A leak has complicated the efforts to salvage a boat that sank in Waquoit Bay November 1.

Mashpee Department of Natural Resources staff have coordinated with the US Coast Guard throughout the week to contain spillage and remove the 38-foot cabin cruiser from where it was partially submerged off Seconsett Island.

The Coast Guard hired a contractor to deploy a boom around the boat on November 19, and another contractor was expected to have towed the boat to Great River boat ramp by November 20.

From there, the vessel will be removed from the water and any fuel and hazardous substances will be removed, Mashpee Harbormaster Jeffrey Smith said.

Director of Natural Resources Richard York described the situation as “really frustrating.” He said the boat was not removed from the water sooner because it lacked insurance.

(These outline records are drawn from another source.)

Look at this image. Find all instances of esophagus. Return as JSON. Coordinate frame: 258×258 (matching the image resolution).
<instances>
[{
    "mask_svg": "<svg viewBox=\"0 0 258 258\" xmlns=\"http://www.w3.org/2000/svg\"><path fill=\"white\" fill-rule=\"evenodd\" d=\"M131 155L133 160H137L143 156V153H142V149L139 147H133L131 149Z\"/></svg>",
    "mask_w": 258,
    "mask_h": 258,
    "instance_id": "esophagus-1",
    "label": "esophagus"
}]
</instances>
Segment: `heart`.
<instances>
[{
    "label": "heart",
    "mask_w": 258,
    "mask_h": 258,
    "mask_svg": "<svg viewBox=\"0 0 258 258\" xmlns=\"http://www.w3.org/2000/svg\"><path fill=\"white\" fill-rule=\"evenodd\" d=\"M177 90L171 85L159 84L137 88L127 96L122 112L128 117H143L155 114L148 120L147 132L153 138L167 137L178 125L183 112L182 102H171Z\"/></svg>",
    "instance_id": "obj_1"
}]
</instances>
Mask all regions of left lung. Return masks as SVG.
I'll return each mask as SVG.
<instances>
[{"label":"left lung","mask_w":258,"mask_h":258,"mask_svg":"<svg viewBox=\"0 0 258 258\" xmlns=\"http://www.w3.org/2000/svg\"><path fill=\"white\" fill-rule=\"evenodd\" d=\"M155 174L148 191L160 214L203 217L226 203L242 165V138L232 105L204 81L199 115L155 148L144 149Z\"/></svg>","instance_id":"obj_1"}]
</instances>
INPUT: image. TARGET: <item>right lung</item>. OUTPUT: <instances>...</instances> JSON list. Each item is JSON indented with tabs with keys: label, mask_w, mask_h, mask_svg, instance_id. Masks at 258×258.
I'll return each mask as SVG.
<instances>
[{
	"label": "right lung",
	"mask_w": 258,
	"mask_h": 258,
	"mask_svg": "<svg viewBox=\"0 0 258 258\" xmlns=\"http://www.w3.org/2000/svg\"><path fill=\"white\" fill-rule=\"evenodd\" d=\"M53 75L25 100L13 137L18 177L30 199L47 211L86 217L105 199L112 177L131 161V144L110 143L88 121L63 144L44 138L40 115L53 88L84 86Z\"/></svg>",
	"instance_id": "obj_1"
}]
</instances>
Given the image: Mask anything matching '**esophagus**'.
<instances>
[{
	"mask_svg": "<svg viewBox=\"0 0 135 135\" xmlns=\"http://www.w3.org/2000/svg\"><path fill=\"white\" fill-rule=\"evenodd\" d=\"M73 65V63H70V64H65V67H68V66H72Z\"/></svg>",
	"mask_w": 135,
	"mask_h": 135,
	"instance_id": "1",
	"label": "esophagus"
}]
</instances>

The salvage of the boat is “100 percent the owner’s responsibility” and the costs associated with the contamination prevention and removal of the boat will fall to the owner, Mr. Smith said.

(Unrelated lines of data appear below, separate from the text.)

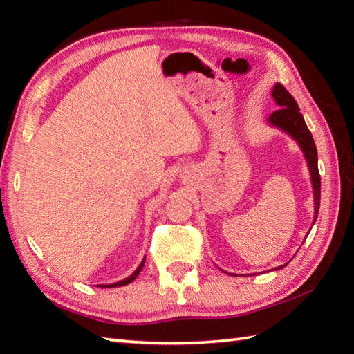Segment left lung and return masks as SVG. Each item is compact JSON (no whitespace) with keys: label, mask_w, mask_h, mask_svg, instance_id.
Returning a JSON list of instances; mask_svg holds the SVG:
<instances>
[{"label":"left lung","mask_w":354,"mask_h":354,"mask_svg":"<svg viewBox=\"0 0 354 354\" xmlns=\"http://www.w3.org/2000/svg\"><path fill=\"white\" fill-rule=\"evenodd\" d=\"M272 99L275 100L278 106H280V109L272 112V114L269 115L268 123L290 135V137L298 142L299 149L303 150V155L307 161V167H309V171H310V181L313 187V201H315L313 223H315L318 217L319 201H321V178L318 171L317 146H315L312 133L304 122L301 112H299L295 99L289 94L288 89H286L281 84H275L272 89ZM286 265H288V263H284V265L278 266L275 269H281Z\"/></svg>","instance_id":"left-lung-1"}]
</instances>
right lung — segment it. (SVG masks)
Instances as JSON below:
<instances>
[{
    "mask_svg": "<svg viewBox=\"0 0 354 354\" xmlns=\"http://www.w3.org/2000/svg\"><path fill=\"white\" fill-rule=\"evenodd\" d=\"M145 261H146V257L142 259V261L140 263V266L133 270V272L127 277V278H124V280H122V281H117V283H112V284H99V286H102V288H118V286H126V284H129V283H132L135 278L138 277V274H140V270L142 269V266H145Z\"/></svg>",
    "mask_w": 354,
    "mask_h": 354,
    "instance_id": "right-lung-1",
    "label": "right lung"
}]
</instances>
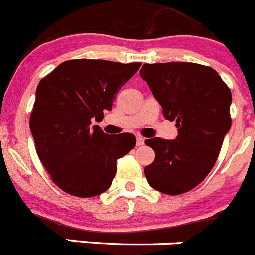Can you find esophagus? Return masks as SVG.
<instances>
[{
    "mask_svg": "<svg viewBox=\"0 0 255 255\" xmlns=\"http://www.w3.org/2000/svg\"><path fill=\"white\" fill-rule=\"evenodd\" d=\"M144 141H145V139L141 138V136H138V138H136V145H139V147H140V145H144Z\"/></svg>",
    "mask_w": 255,
    "mask_h": 255,
    "instance_id": "1",
    "label": "esophagus"
}]
</instances>
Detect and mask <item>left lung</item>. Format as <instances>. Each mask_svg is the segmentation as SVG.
Segmentation results:
<instances>
[{"label": "left lung", "instance_id": "obj_1", "mask_svg": "<svg viewBox=\"0 0 255 255\" xmlns=\"http://www.w3.org/2000/svg\"><path fill=\"white\" fill-rule=\"evenodd\" d=\"M140 76L163 116L179 128L173 140H145L155 158L144 173L155 190L182 194L199 185L217 161L231 128V92L216 70L193 62L144 64Z\"/></svg>", "mask_w": 255, "mask_h": 255}]
</instances>
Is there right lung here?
<instances>
[{
    "label": "right lung",
    "instance_id": "obj_1",
    "mask_svg": "<svg viewBox=\"0 0 255 255\" xmlns=\"http://www.w3.org/2000/svg\"><path fill=\"white\" fill-rule=\"evenodd\" d=\"M140 62L69 60L39 82L30 131L52 181L80 198L102 194L112 184L116 161L136 144L130 132L107 135L92 120L111 111L117 92Z\"/></svg>",
    "mask_w": 255,
    "mask_h": 255
}]
</instances>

The harbormaster said he did not have the authority to release the name of the owner. Coast Guard and town staff only became involved with the salvage due to the leak, he said.

When Mr. Smith first inspected the boat several weeks ago, he said he found no sheen from fuel on the water and no indication of a leak.

However, a sheen was discovered earlier this week.

Mashpee Shellfish Constable Ashley Fisher said she saw a sheen near the boat on Saturday.

The harbormaster said that the leak was small and the amount that leaked before the leak was contained does not represent a threat to the environment.

“What we believe is that anything that did leak out of the vessel was such a small quantity that it burned up and dissipated,” Mr. Smith said.

As a precautionary matter, Waquoit Bay has been closed to shellfishing, the shellfish constable said.

Mr. York said he plans to recommend a change to mooring bylaws, which would require boats of a certain size to have insurance in order to obtain a mooring.

Several surrounding towns have bylaws of this type, he said.

Once the state attorney general certifies an October Town Meeting decision, mooring regulations will need only the approval of the board of selectmen, rather than of Town Meeting.

The situation with the sunken boat, “shows the value of that change,” Mr. York said.

The boat will remain in the Great River boat ramp parking lot until a final determination with what to do with it is made, the harbormaster said.